Googling for "Shankland" recently, I came across a whole new meaning of the word which surprised me greatly. It appears to be a term for a type of geological deposit occurring in various locations including the Downs of southern England and also in the Mississippi valley in North America:

The cretaceous formation in England presents beds chiefly sandy in the lowest part, chiefly clayey in the middle, and chiefly of chalk in the upper part, the chalk beds being never absent, which some of the lower are in several places. In the vale of the Mississippi, again, the true chalk is wholly, or all but wholly absent. In the south of England, the lower beds are, (reckoning from the lowest upwards), 1. Shankland or greensand, " a triple alternation of sands and sandstones with clay ;" 2. Galt, "a stiff blue or black clay, abounding in shells, which frequently possess a pearly lustre ;'' 3. Hard chalk; 4. Chalk with flints, these two last being generally white, but in some districts red, and in others yellow. The whole are, in England, about 1200 feet thick, shewing the considerable depths of the ocean in which the deposits were made.
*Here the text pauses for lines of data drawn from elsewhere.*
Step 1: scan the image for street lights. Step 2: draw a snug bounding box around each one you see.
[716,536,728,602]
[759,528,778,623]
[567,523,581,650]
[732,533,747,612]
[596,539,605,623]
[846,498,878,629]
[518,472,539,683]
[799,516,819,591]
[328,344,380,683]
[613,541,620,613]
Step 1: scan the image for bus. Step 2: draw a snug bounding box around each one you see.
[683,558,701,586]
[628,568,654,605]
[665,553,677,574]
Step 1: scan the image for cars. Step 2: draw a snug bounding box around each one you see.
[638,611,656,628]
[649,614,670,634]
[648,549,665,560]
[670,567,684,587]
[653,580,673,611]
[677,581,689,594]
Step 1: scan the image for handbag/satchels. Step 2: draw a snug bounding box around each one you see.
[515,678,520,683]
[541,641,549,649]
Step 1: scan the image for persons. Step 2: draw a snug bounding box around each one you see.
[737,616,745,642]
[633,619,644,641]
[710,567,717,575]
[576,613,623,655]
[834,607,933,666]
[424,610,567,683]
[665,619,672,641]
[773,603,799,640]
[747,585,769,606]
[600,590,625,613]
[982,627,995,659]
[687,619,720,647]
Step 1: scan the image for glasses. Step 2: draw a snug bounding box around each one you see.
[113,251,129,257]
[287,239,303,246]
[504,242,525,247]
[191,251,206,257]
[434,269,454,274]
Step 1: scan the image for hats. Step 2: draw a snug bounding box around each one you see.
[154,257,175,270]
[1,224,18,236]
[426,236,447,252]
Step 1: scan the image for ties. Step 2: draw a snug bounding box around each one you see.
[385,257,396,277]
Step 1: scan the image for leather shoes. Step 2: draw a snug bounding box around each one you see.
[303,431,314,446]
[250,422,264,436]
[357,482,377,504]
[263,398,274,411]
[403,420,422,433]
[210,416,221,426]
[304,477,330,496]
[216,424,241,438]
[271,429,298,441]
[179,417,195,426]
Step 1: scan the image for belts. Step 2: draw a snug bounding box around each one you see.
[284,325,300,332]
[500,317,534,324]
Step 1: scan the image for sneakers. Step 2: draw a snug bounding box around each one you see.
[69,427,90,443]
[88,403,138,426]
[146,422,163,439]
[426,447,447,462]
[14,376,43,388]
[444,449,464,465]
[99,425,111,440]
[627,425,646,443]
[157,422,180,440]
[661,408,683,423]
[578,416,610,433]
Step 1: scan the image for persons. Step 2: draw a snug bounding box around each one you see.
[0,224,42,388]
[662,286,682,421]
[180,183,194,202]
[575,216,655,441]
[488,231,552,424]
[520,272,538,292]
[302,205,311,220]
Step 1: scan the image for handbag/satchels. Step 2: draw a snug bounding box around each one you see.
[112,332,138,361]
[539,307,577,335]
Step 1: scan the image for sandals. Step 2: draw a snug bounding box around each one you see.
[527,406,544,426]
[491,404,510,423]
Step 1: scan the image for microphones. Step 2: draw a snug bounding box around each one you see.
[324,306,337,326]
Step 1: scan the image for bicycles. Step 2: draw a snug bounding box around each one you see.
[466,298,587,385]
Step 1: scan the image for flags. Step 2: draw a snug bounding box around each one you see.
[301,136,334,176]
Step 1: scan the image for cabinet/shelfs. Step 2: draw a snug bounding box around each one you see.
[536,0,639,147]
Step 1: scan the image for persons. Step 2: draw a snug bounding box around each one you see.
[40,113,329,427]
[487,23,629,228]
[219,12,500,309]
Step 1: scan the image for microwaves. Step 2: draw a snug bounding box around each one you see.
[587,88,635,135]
The quotation is taken from a book, Vestiges of the Natural History of Creation, published in London in 1844. It is represented on two websites, one of which ( the British Library) shows the author as Robert Chambers, while the other ( Electronic Scholarly Publishing) indicates that it is anonymous but published by John Churchill. Strangely, the British Library website includes the book transcript under its Phrenology section!

This book seems to be the only use of the word "Shankland" in a mineralogical sense. "Greensand" is rather more widely used and in fact there is a Wikipedia article about it. Some references indicate that even this term is being outdated. Maybe "Shankland" was a term in relatively common use when the Vestiges book was written but has now fallen into disuse and been forgotten.

But where did the word come from? Did it originally commemorate someone called Shankland whose contribution to the science of mineralogy included his name? Did it describe the geological formation in some way, as being some kind of "Shank" land? Or was it merely a mishearing of a different technical term by the anonymous author of this early work? Theories are warmly invited!